Work required:
From the line containing "Observing this picture, is" through the last line of the entries below, repeat each line word for word and leave out the rest.

Dataset records:
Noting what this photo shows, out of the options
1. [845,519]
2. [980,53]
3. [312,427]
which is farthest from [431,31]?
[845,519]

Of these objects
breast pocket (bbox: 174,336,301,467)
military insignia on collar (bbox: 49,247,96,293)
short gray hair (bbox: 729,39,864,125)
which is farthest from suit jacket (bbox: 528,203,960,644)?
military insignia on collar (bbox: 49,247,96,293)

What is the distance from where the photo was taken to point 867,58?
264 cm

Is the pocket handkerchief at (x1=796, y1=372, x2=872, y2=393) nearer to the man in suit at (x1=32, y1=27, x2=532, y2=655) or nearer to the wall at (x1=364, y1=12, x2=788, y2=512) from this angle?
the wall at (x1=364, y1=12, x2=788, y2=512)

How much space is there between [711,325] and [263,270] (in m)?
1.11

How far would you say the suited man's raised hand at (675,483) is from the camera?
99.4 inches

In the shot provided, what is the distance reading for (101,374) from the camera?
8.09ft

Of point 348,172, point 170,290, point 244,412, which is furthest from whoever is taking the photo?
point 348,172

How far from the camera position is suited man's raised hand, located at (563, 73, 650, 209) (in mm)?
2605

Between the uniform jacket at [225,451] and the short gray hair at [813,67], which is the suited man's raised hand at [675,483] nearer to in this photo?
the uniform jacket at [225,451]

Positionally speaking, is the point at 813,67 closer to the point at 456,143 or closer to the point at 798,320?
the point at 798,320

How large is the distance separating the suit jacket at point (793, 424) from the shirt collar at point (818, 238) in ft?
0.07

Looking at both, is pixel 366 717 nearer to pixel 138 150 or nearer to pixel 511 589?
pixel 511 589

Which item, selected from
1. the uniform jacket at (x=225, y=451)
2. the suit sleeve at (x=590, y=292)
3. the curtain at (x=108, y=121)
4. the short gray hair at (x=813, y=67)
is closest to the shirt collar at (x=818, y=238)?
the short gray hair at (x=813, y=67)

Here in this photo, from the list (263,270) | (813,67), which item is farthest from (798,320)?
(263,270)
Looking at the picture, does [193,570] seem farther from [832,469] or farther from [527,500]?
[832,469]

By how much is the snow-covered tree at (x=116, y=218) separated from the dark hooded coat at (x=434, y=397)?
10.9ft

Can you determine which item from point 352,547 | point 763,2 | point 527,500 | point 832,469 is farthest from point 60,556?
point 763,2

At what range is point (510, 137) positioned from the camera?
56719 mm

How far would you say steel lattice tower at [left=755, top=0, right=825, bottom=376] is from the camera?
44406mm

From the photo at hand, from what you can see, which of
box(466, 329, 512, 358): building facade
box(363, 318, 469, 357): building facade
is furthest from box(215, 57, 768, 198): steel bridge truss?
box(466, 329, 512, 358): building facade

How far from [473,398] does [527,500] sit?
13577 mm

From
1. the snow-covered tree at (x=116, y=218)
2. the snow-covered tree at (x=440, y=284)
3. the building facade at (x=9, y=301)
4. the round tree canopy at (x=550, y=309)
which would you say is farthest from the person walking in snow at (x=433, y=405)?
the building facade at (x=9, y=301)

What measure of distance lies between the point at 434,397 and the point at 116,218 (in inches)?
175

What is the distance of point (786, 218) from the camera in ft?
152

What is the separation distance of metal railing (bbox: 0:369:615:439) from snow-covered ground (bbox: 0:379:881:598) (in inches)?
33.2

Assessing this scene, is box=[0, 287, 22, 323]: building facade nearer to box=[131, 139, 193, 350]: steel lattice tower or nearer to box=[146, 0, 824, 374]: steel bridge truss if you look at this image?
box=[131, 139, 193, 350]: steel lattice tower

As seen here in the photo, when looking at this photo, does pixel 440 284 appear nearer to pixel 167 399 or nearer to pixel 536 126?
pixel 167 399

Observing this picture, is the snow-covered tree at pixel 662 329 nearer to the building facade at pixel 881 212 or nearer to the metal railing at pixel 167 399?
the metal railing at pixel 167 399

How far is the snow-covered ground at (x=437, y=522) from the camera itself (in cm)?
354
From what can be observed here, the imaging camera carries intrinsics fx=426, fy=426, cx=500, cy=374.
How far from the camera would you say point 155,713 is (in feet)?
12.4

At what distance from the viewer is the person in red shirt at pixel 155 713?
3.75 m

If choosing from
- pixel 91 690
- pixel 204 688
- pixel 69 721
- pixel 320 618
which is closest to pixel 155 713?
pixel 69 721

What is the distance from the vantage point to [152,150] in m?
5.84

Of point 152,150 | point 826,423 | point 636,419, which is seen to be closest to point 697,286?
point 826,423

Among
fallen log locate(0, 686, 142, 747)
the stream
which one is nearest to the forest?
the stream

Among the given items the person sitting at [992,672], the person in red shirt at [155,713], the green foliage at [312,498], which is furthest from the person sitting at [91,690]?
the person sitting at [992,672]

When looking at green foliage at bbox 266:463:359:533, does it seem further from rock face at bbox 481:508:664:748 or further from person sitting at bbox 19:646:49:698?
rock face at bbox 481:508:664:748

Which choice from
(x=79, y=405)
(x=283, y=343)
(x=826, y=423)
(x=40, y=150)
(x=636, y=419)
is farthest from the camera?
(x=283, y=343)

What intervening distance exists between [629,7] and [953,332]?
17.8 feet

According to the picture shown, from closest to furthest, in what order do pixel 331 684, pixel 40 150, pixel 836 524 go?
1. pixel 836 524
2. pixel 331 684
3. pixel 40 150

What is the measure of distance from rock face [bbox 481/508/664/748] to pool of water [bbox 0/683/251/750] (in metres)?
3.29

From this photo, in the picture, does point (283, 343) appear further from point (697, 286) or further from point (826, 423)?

Answer:
Observing this picture, is the snow-covered tree at pixel 662 329 nearer to the building facade at pixel 881 212 or nearer to the metal railing at pixel 167 399?
the metal railing at pixel 167 399

How far is the snow-covered ground at (x=437, y=522) from the camera itself (in cm)?
354
From what can be observed here, the imaging camera carries intrinsics fx=426, fy=426, cx=500, cy=374.
How far from the camera would you say point 155,713 is (in feet)?
12.4

At what distance from the viewer is the person in red shirt at pixel 155 713?
3.75 m

If choosing from
- pixel 91 690
- pixel 204 688
- pixel 69 721
- pixel 320 618
which is closest to pixel 155 713?
pixel 69 721

What is the distance from the vantage point to [152,150] in m?
5.84

Of point 152,150 | point 826,423 | point 636,419, which is seen to be closest to point 697,286?
point 826,423

Among
fallen log locate(0, 686, 142, 747)
the stream
which one is nearest to the forest?
the stream

Among the given items the person sitting at [992,672], the person in red shirt at [155,713], the green foliage at [312,498], which is furthest from the person sitting at [91,690]?
the person sitting at [992,672]

When looking at green foliage at bbox 266:463:359:533, does it seem further from rock face at bbox 481:508:664:748 or further from person sitting at bbox 19:646:49:698?
rock face at bbox 481:508:664:748

Which choice from
(x=79, y=405)
(x=283, y=343)
(x=826, y=423)
(x=40, y=150)
(x=636, y=419)
is farthest from the camera?
(x=283, y=343)

What intervening distance exists between [629,7] and [953,332]?
17.8 feet

According to the picture shown, from closest to furthest, in what order do pixel 331 684, pixel 40 150, pixel 836 524 go?
1. pixel 836 524
2. pixel 331 684
3. pixel 40 150

What is the measure of distance from rock face [bbox 481/508/664/748] to pool of water [bbox 0/683/251/750] (in metres)?
3.29

From this photo, in the picture, does point (283, 343) appear further from point (697, 286) or further from point (826, 423)?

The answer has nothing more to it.